Today I made a conquest. Using gestures and broken German, our amorous young pursuers led me to understand that ‘that one’ was in love with me and was willing to do anything I wished, if I would… ‘That one’ turned out to be a tall, broad soldier, with a peasant’s face and innocent blue eyes; his temples were already greyed. When I glanced his way he averted his eyes, but then moved a few tiny steps closer, took the heavy bucket of water from me and carried it over to the tub. An entirely new model! What a brilliant idea – to think it never occurred to any of the others. I was even more surprised when he spoke to me in perfect, Russian-free German: ‘We’re leaving tomorrow, somewhere far away from here.’ Moreover he pronounces his ‘h’ like ‘h’ and not ‘Ich’ – he says ‘here’ and not ‘khere’. I figured out right away that he was an ethnic German from the Volga basin, one of the Volga-Germans. Yes, he comes from the Volga region, and German was his slightly rusty mother tongue. He followed me round the whole day, with friendly fatherly eyes. He wasn’t the pinching type, more on the shy side, a farmer. But he had this fawning, doglike look in his eyes that he used to express any number of things.

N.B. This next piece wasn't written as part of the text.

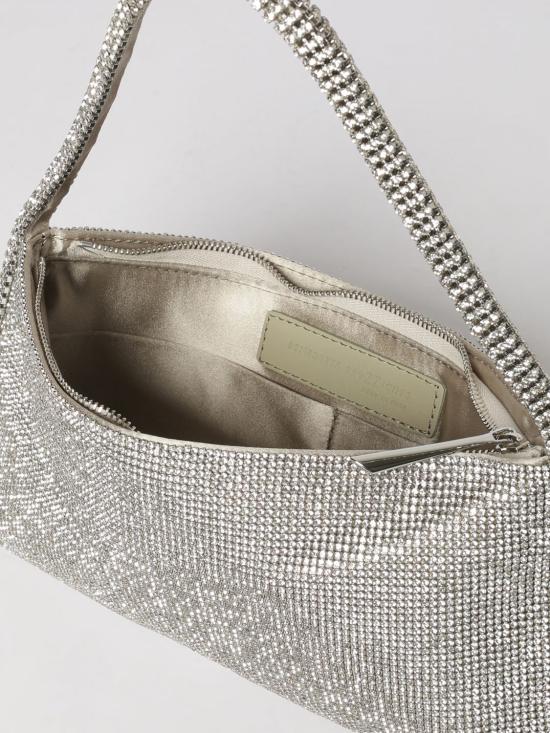 26SS 베네데따부르치케스 토트백 0016019 CRYSTAL ON Silver - BENEDETTA BRUZZICHES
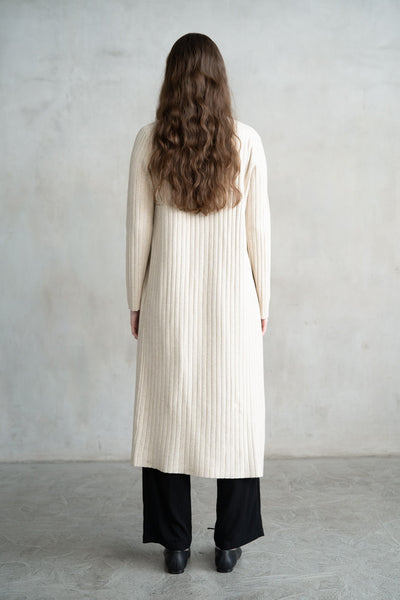 Coco Cream Long Cardigan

As long as he was near me, the men by the washtubs refrained from pinching and jostling.

Once again the three of us worked like slaves. Little Gerti was in fine spirits, warbling away. She’s happy because as of today she’s sure there won’t be any little Russian, from back then on the sofa – which makes me think about the fact that I’m a week late now Even so I’m not worried; I still believe in my inner No.

But happy Gerti had bad cramps. We tried to help her a bit, washing some of her things. The day was grey and humid; the hours passed very slowly. Towards evening the Russians trickled in to pick up their clothes, which had dried in the meantime. One of them took out a dainty lady’s handkerchief with a crocheted hem, held it to his heart, rolled his eyes romantically and spoke a single word, and – the name of a place landsberg’. Looks to me like another Romeo. Perhaps Petka, too, will one day press his lumberjack paws to his heart, roll his eyes and murmur my name unless of course he’s still cursing me with every chop of the axe.